Eating Animals
From All Creatures Book and Video Review Guide

Author: Jonathan Safran Foer

Reviewed by Stephen R. Kaufman, M.D.

Publisher:

Little, Brown & Company Available through Amazon

Review:

Is it possible to eat animals ethically? Jonathan Safran Foer, author of acclaimed fiction novels Everything is Illuminated and Extremely Loud and Incredibly Close, carefully, thoughtfully, and compassionately addresses this question. Foer relates how his feelings about food have changed and evolved from youth to adulthood, and he compares his views and experiences to those of other people, from dedicated meat-eaters to determined vegans. Particularly revealing are Foer’s detailed accounts of the conditions of factory farms, which house 99% of animals raised for food, as well farms that raise the other 1%.

Foer rightfully condemns factory farms as cruel to animals, environmentally unsustainable, and harmful to humans. Regarding the last, he points out how routine use of antibiotics is generating “super-bugs” – infectious organisms that resist our most powerful antibiotics; how having animals crammed and stressed in intensive confinement systems provides the perfect breeding ground for zoonotic infectious that could jump the species barrier and, potentially, kill many millions of people; and how massive collections of waste from factory farms contaminate groundwater, cause asthma, and harm people in other ways.

What about the 1% of animals not raised on factory farms? Foer looks closely at several farmers and slaughterhouse operators who seem genuinely concerned about the welfare of the animals and go to considerable lengths to provide animals contented lives and painless deaths. Foer expresses admiration for their efforts, but he concludes that the food laws designed to benefit large, industrialized animal agriculture systems make it almost impossible to avoid causing pain and suffering.

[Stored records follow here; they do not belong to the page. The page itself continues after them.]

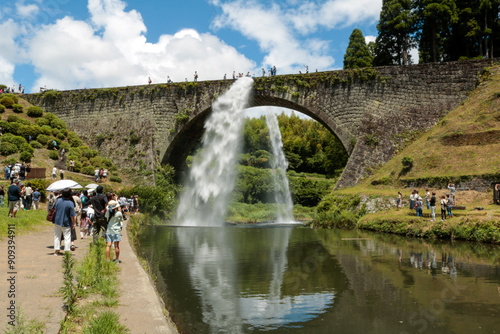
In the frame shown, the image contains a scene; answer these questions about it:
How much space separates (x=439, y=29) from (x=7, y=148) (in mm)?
39974

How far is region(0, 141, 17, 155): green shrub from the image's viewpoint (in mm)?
33438

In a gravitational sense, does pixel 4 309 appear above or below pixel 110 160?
below

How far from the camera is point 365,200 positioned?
24141 mm

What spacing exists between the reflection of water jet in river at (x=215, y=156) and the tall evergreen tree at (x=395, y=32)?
18835mm

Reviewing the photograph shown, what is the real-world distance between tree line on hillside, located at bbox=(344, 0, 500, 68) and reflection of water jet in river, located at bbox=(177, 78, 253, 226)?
1867 centimetres

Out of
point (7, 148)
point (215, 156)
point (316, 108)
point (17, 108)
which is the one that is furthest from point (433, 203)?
point (17, 108)

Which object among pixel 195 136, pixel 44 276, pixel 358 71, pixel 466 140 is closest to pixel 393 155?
pixel 466 140

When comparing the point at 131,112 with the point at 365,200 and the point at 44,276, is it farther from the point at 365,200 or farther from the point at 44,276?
the point at 44,276

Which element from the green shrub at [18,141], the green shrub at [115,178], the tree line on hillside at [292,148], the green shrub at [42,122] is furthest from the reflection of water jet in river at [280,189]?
the green shrub at [18,141]

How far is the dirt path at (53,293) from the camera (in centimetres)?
505

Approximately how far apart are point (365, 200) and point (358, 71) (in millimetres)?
11081

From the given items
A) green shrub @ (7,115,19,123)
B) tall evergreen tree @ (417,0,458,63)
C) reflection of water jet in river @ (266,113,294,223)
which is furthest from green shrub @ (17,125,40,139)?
tall evergreen tree @ (417,0,458,63)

And of course killing animals in their adolescence, even if done painlessly, harms them.

Though Foer denounces factory farming, he does give factory farmers an opportunity to defend their practices. They assert that their industry is honorable and essential to “feeding the world.” Rather than refuting their claims one-by-one, Foer simply shows what factory farming involves. It is hard to escape Foer’s conclusion that factory farming is inexcusably cruel to animals, and ultimately it is unsustainable and self-destructive for humanity. Foer predicts, I think very reasonably, that factory farming is doomed. Either sensitive humans will dismantle the system, or its contributions to ecological devastation, resource depletion, and spread of infectious diseases will lead to its collapse. Of course, much of human civilization will collapse with it.

Though I am quite familiar with many of the specific abuses of factory farms that Foer describes, I found this book one of the most compelling and best written I’ve seen. It is an excellent book to recommend to those who claim that we are sentimental animal lovers or that eating meat raises no serious moral issues.